Extract provided: Begin

In fact, a central thesis of Baradaran’s book is that black banks not only cannot thrive outside of the majority culture – collecting black deposits and funneling capital back into the white system – but that they remain inherently weakened by the separation. Serving a depositor community with higher rates of poverty, while lending to a community with depressed housing values, has been a recipe for undercapitalized, unprofitable banks, at least historically. As she documents, the market forces that might outweigh these weaknesses – such as charging higher rates of interest on loans or offering lower rates on deposits haven’t worked either, and they open up the banks to charges of predatory practices.

The black banks might be the victims of (or left weaker by) the larger system, but are often perceived as part of a power structure that’s “disloyal” to the black community. And that’s when they do normal things that banks do.

One of the most interesting sections is Baradaran’s focus on the uses that the Nixon administration – and the federal government before and after Nixon – makes of the idea of “black capitalism.” In Baradaran’s telling, and there’s plenty of evidence in the book of this, Nixon sought to co-opt, blunt, or redirect Black Power through programs that seemed to celebrate and support “Black Capitalism.” But “Black Capitalism” programs historically function as a decoy for the black community and an appeal to the white community, rather than representing something fundamental or substantive.

The “capitalism is the answer” approach of Nixon was then recreated and expanded by Clinton and Obama, and Baradaran remains deeply skeptical of their efficacy as well.

Extract provided: End

→ **Goal of the exercise**
Proceed with the passage on black banks and "black capitalism," picking up after its final sentence. The dataset entries have nothing to do with the passage on black banks.

Data section: Begin

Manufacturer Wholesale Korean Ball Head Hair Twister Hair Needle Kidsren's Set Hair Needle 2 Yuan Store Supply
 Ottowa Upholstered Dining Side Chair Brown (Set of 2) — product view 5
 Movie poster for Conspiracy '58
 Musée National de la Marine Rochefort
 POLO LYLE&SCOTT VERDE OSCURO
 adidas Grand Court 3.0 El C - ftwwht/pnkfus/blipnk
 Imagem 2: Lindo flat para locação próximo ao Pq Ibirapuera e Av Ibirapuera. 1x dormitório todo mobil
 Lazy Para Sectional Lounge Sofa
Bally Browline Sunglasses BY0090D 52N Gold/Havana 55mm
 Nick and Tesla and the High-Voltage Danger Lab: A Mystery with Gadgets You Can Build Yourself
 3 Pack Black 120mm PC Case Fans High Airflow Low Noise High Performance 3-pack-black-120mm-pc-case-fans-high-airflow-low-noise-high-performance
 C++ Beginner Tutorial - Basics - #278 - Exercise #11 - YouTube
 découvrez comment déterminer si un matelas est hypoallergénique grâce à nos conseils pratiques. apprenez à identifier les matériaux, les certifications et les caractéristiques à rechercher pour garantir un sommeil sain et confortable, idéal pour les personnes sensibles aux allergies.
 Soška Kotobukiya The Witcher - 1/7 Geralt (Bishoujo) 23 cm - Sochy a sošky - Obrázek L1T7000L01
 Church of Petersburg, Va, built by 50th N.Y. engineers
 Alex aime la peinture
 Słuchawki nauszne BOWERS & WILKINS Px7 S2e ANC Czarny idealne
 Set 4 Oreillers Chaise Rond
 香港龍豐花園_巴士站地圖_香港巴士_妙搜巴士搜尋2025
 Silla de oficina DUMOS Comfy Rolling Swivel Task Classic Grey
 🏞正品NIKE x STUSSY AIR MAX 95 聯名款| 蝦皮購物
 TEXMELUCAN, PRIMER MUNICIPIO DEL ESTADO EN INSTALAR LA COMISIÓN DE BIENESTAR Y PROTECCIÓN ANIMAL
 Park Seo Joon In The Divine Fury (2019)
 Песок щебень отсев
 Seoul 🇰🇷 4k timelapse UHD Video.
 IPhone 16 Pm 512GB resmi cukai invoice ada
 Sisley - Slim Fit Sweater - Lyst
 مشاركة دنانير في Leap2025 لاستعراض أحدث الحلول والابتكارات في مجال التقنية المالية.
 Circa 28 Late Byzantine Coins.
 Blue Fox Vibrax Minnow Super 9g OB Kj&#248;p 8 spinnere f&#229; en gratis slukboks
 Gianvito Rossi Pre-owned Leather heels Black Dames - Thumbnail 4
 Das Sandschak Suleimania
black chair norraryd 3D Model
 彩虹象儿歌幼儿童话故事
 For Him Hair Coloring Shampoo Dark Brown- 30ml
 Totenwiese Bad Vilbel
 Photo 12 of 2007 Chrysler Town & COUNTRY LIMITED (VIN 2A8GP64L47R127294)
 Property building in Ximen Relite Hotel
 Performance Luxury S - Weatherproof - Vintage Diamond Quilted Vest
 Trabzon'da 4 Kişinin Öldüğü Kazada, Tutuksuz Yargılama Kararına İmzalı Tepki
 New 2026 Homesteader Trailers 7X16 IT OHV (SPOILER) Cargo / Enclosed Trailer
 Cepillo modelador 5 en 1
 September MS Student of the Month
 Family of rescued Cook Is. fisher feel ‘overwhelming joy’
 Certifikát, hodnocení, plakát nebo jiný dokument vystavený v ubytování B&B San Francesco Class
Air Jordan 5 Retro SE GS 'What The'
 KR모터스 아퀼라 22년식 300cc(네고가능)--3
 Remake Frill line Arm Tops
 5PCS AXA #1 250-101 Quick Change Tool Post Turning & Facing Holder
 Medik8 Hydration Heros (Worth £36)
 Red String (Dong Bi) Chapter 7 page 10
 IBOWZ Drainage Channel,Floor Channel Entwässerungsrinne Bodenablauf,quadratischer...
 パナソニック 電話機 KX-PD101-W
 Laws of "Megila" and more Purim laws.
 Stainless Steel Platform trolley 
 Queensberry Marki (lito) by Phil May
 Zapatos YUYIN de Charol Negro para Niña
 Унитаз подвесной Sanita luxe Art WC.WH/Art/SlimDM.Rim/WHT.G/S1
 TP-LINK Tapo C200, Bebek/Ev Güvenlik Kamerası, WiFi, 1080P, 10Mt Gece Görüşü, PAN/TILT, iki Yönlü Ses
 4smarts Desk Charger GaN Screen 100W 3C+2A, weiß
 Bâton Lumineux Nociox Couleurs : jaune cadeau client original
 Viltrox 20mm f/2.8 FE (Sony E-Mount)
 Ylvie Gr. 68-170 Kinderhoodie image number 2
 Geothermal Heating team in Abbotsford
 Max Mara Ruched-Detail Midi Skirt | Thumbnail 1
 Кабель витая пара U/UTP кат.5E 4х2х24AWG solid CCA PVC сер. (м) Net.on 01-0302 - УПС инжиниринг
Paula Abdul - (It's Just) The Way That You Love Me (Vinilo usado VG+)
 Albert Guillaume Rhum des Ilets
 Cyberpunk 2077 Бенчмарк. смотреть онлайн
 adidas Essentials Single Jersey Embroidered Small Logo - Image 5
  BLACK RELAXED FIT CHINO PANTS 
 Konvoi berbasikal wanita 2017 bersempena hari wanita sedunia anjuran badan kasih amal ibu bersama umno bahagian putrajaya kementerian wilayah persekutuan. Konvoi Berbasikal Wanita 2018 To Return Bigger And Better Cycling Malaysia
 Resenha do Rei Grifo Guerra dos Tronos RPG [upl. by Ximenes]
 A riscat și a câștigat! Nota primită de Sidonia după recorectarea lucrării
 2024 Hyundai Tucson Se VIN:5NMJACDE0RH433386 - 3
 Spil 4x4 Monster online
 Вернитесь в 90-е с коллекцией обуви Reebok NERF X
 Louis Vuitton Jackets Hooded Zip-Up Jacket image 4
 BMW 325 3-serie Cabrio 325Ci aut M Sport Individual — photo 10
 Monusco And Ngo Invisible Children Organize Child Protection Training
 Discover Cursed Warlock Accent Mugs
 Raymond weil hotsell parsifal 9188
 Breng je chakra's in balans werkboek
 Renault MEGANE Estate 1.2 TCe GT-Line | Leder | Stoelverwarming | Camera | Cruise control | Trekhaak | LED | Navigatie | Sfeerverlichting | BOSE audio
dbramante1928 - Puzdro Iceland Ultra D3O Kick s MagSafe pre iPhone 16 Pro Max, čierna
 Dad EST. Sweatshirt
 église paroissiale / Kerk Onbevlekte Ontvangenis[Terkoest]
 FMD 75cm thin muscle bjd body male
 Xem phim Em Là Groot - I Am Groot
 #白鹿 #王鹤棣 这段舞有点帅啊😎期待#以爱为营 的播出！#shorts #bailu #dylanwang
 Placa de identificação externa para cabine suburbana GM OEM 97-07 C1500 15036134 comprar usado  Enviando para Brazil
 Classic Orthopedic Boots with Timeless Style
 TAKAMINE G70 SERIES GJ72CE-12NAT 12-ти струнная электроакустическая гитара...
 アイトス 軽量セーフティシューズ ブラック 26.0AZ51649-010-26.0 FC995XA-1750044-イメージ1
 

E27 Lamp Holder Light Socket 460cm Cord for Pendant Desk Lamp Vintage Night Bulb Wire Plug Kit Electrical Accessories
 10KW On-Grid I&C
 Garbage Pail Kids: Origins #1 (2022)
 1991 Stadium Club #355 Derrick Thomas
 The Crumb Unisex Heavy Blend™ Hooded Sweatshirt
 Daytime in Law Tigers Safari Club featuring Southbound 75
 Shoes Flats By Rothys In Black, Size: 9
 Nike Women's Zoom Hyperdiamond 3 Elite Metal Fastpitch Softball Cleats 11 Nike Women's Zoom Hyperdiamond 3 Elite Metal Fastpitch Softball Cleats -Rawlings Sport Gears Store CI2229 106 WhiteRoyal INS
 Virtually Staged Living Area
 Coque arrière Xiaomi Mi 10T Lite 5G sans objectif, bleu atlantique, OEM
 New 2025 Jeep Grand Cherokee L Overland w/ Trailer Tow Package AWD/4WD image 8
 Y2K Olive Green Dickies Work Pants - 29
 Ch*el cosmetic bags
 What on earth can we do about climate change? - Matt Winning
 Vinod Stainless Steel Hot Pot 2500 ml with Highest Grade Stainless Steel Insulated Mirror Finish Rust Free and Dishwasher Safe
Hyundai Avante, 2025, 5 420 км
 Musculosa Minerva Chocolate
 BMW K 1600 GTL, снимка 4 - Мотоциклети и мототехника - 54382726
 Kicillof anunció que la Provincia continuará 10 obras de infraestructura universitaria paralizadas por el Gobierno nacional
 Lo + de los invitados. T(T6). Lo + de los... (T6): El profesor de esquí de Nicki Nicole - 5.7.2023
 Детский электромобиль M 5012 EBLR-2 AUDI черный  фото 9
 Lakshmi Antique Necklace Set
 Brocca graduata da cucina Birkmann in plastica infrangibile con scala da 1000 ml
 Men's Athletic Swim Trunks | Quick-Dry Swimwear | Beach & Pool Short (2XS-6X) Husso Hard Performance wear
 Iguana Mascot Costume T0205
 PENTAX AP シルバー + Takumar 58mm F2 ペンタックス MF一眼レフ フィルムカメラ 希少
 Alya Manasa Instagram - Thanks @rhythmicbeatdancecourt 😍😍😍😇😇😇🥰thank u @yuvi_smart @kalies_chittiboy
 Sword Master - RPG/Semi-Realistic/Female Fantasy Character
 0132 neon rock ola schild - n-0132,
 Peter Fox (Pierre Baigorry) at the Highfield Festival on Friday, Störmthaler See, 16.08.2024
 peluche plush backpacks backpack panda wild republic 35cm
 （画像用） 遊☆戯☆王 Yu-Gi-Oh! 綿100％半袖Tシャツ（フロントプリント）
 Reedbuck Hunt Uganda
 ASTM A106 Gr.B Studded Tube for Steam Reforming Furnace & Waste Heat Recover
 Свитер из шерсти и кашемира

Data section: End

→ **Response to this exercise**
The Southern Strategy

On the even more cynical side of political strategies, Baradaran directs the reader to an (in)famous interview by Republican strategist Lee Atwater, in 1982, about the “Southern Strategy.” I hadn’t heard of the interview before, and happened to locate it on Youtube recently, on the same day as the Senate vote on tax reform. I feel like this is an interview everybody should know about, in which Atwater sort of gives away the whole game, saying:

There’s a part of all contemporary politics wrapped in a nutshell in this recording, so I’m sort of shocked I’d never been directed to this before. But…that’s why we read a history like Baradaran’s about a subject on which we know very little. You should listen to Atwater in the YouTube clip but here’s the gist:

“You start out in 1954 saying Nig–, Nig–, Nig–. By 1968 you can’t say Nig__, that hurts you, backfires. So you say stuff like, uh, forced busing, states’ rights, and all that stuff, and you’re getting so abstract. Now, you’re talking about cutting taxes, and all these things you’re talking about are totally economic things and a byproduct of them is, blacks get hurt more than whites.”

The overlap of listening to Atwater, and the “Tax Reform” rush by the Senate in November 2017 suggested to me that little has changed since 1982.

Capitalism itself

In the broadest sense, The Color of Money spoke to me as a fundamental critique of capitalism itself, via a funny coincidence in my own life. I happened to be reading the book while a teacher friend invited me to lecture to high school senior AP students on a passage from Adam Smith’s The Wealth of Nations. Of course I felt the need to explain to the students the foundational nature of the text – Smith basically kicked off the invention of Classical Economics.

And yet, reading the passage in the light of the history of black capitalism, Smith’s words sound absurd.

In Chapter 10 of The Wealth of Nations, titled “Of Wages and Profit in the Different Employments of Labor and Stock,” Smith writes:

“The whole of the advantages and disadvantages of the different employments of labour and stock must, in the same neighborhood, be either perfectly equal or continually tending to equality….”

Ok, so here we have a classical economics trope on equilibrium between capital and labor, which has certainly not yet come true. BUT! Smith brings in his conditions, in the next paragraph, for how equilibrium and equality will occur:

“This at least would be the case in a society where things were left to follow their natural course, where there was perfect liberty, and where every man was perfectly free both to chuse what occupation he thought proper, and to change it as often as he though proper.”

Ok, so this passage was published in 1776 – a time of an active slave trade and even slave-like working conditions in Smith’s home country of Scotland.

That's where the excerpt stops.